The rate at which new variants have appeared over the past few months is alarming. In the past few weeks alone, along with the insurgence of the United Kingdom (B.1.1.7) and South African (B.1.351) variants, more have been identified in Brazil, Ohio, and now California. The increased rates of infection and deaths in Manaus, Brazil, despite prior infections affecting 76% of the population, serves as a warning that a new variant may reinfect a population infected with an earlier strain. A similar situation may be occurring in Southern California. Here we examine their situation in more detail.
One of the few vigorous SARS-CoV-2 genome sequencing efforts in the US comes from Cedars Sinai Hospital in Los Angeles. Analyzing countless samples on the lookout for the dangerous emerging variants, researchers found a strain all its own as far back as July. Only a single sample at the time, not much was thought of it. Fast forward to January and the California variant (CAL.20C) accounts for half of the analyzed isolates.

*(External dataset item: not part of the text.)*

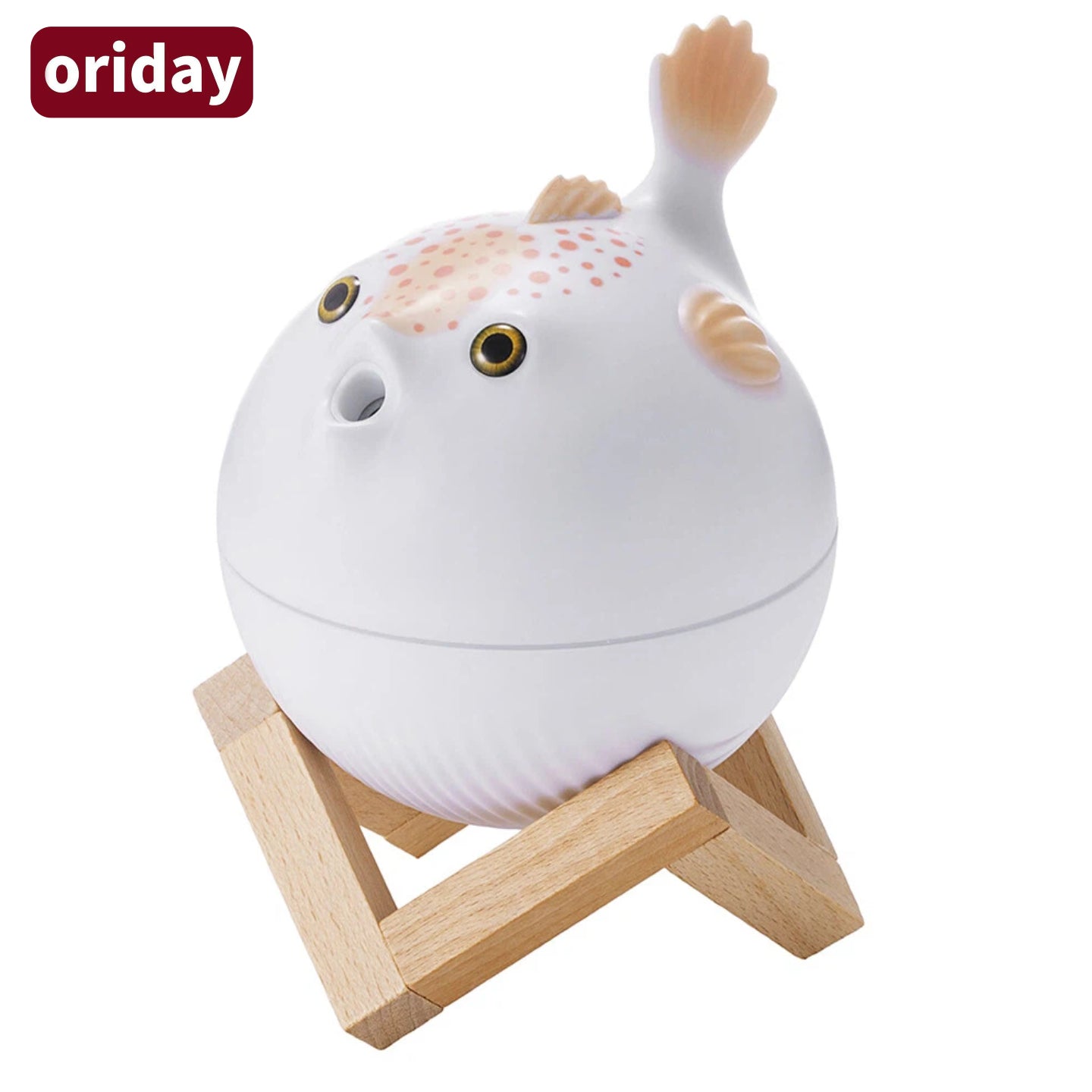 Umidificator Oriday în formă de pește-balon drăgălaș, cu lumină de noapte în 7 culori | Capacitate mare de 260 ml・Două moduri de pulverizare fină・Funcționare silențioasă・Alimentare USB‑C | Decorațiune pentru dormitor, birou și masă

CAL.20C has three unique amino acid substitutions in its spike protein. The spike protein is the part of the virus that interacts and locks into proteins from the human host cell, essentially the key to open the host to the virus. Among these are S13I and W152C in the N-terminal domain, and L452R in the receptor-binding domain.
It is possible that S13I increases the efficiency of cleavage on the 12 amino-peptide terminal, which may increase the volume of S-protein on the host cell. This would lead to a more infectious virus. Additionally, W152C may boost immune-resistance or N-terminal domain efficiency, or something else. We need more data on these two placements before we can draw definitive conclusions from these two substitutions.

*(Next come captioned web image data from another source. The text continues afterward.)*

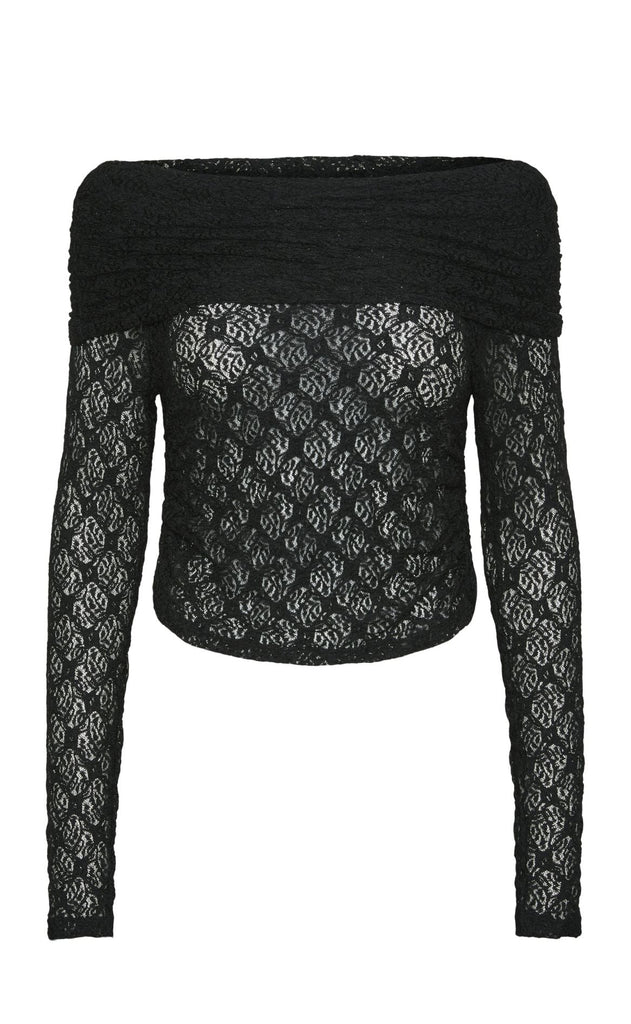 Pieces Bluse - Naya Off Shoulder Lace - Black
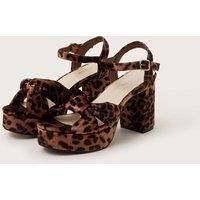 Leopard Print Ankle Strap Block Heel Sandals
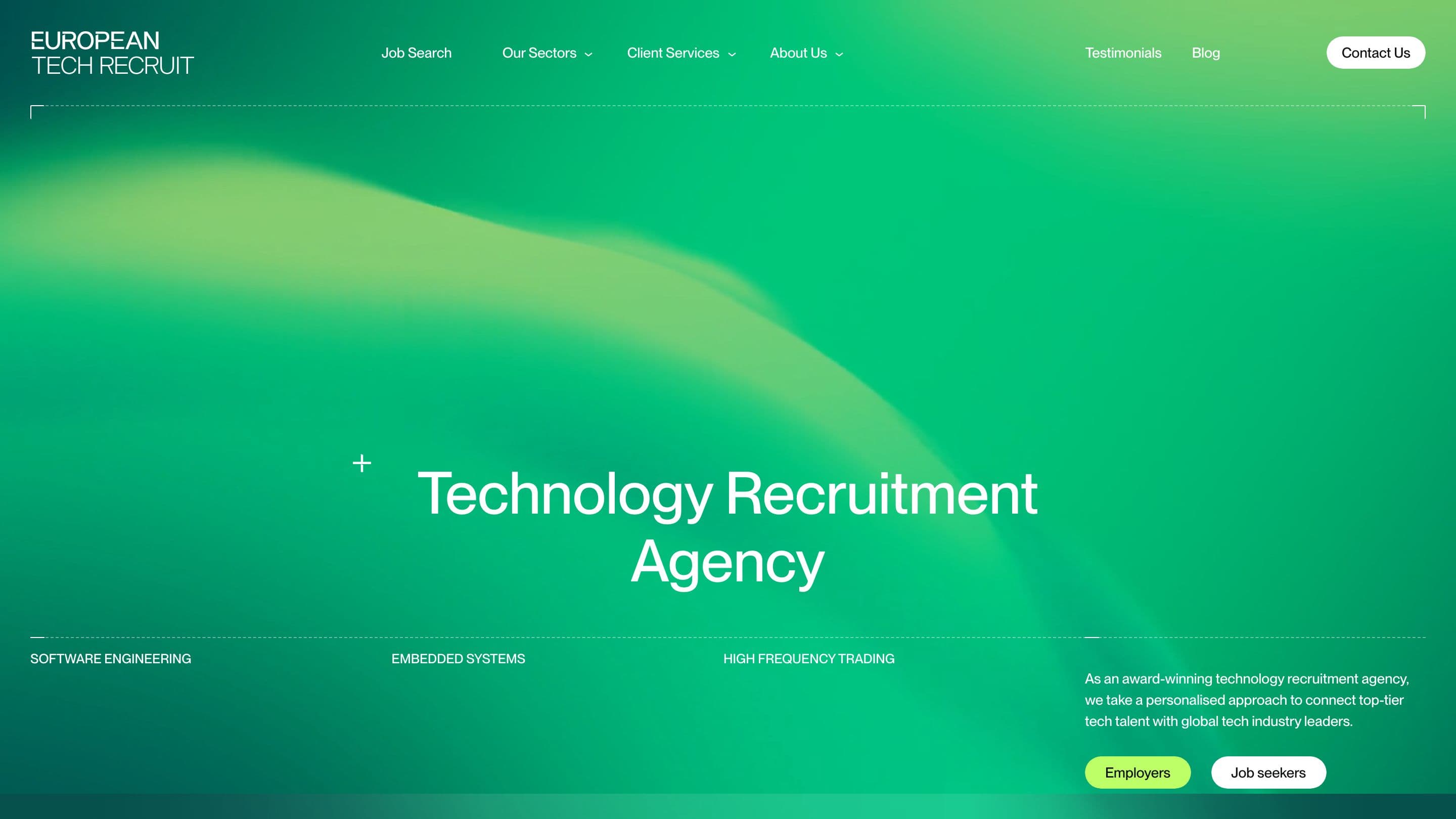 Startseite von eu-recruit.com mit der Überschrift Technology Recruitment Agency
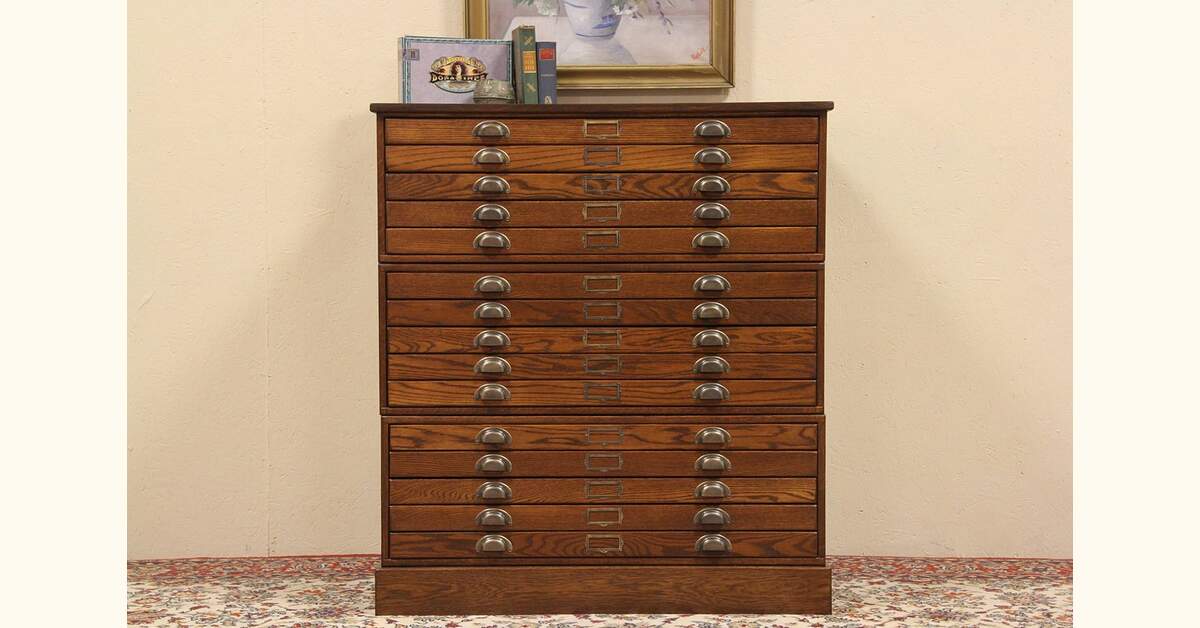 Oak Stacking Map Chest or Document File, Paneled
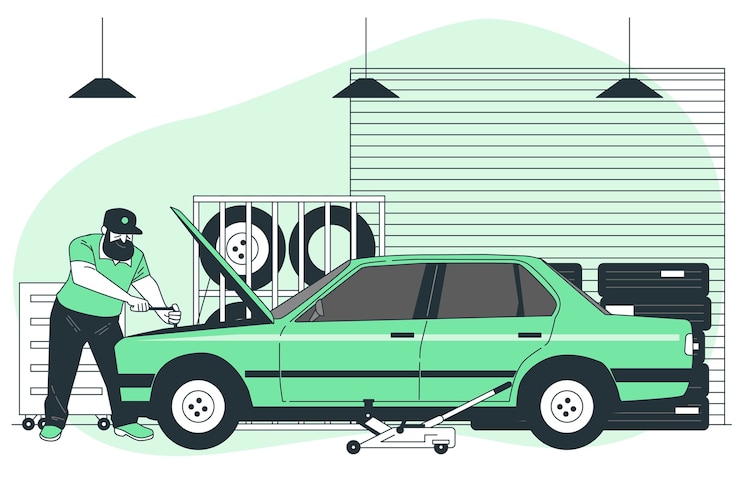 Vector Gratis ilustrasi konsep mekanik otomatis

The L452R substitution provides a bit clearer insight. The L452R substitutes one positively charged amino acid for another. The arginine (R) side chain is longer than that of lysine (L). The longer reach may improve the binding of the spike protein to the ACE2E receptor. To understand the relationship between the receptor-binding domain and the ACE2 receptor, think of magnetic puzzle pieces. Not only must the shape be an exact match for the two pieces to fit, but the magnetic poles must be aligned as well. Variation in shape or polarity may affect the fit of the pieces. L452R may improve the fit of the two pieces.
According to preliminary data from the Fred Hutchinson Cancer Research Center, which isolated mutation placements to test for immune escape, a mutation to the 452 placement escaped slightly more than a mutation to the 501 placement. N501Y is commonly attributed to the immune-resistance of B.1.1.7. If this preliminary data is any indicator, CAL.20C may be able to escape neutralizing antibodies about as well as B.1.1.7. Again, more data is needed to draw any conclusions about this emerging variant, but the sooner we know the better.
We now know what we’ve long speculated: homegrown SARS-CoV-2 variants are mutating right under our noses. This is a logical development, as the US has more infections than any other country in the world, by far. We now know the existence of this and the Ohio variants. The likelihood that more remain undetected is high. Labs around the country should follow the lead of Cedar Sinai and genome sequence as many samples as they can. Identifying emerging variants is the first step to understanding and controlling their spread.
Unfortunately, as more variants arise, the chances that the in-distribution vaccines cover every variant dwindles. Ample data is available to suggest that B.1.351 is up to ten-fold immune-resistant to several vaccines, and could likely reinfect those previously infected. As P.1 carries many of the same mutations, there is a strong chance it is as well.
In all likelihood, Covid-19 vaccines will need to be adapted annually, as we do with the flu. Manufacturers will need to guess, as they do for flu, which SARS-CoV-2 variants will arise in which region at which time. Most of all, we must reinforce and tighten infection control measures in the United States, despite the apparent waning in infection rates. If these variants grow out of control, we will face another large wave of infections, hospitalizations, and deaths. We are likely to be living with Covid-19 for a long time. The question is, can we figure out a way to manage Covid-19 spread without the significant loss of life we’ve all experienced this past year?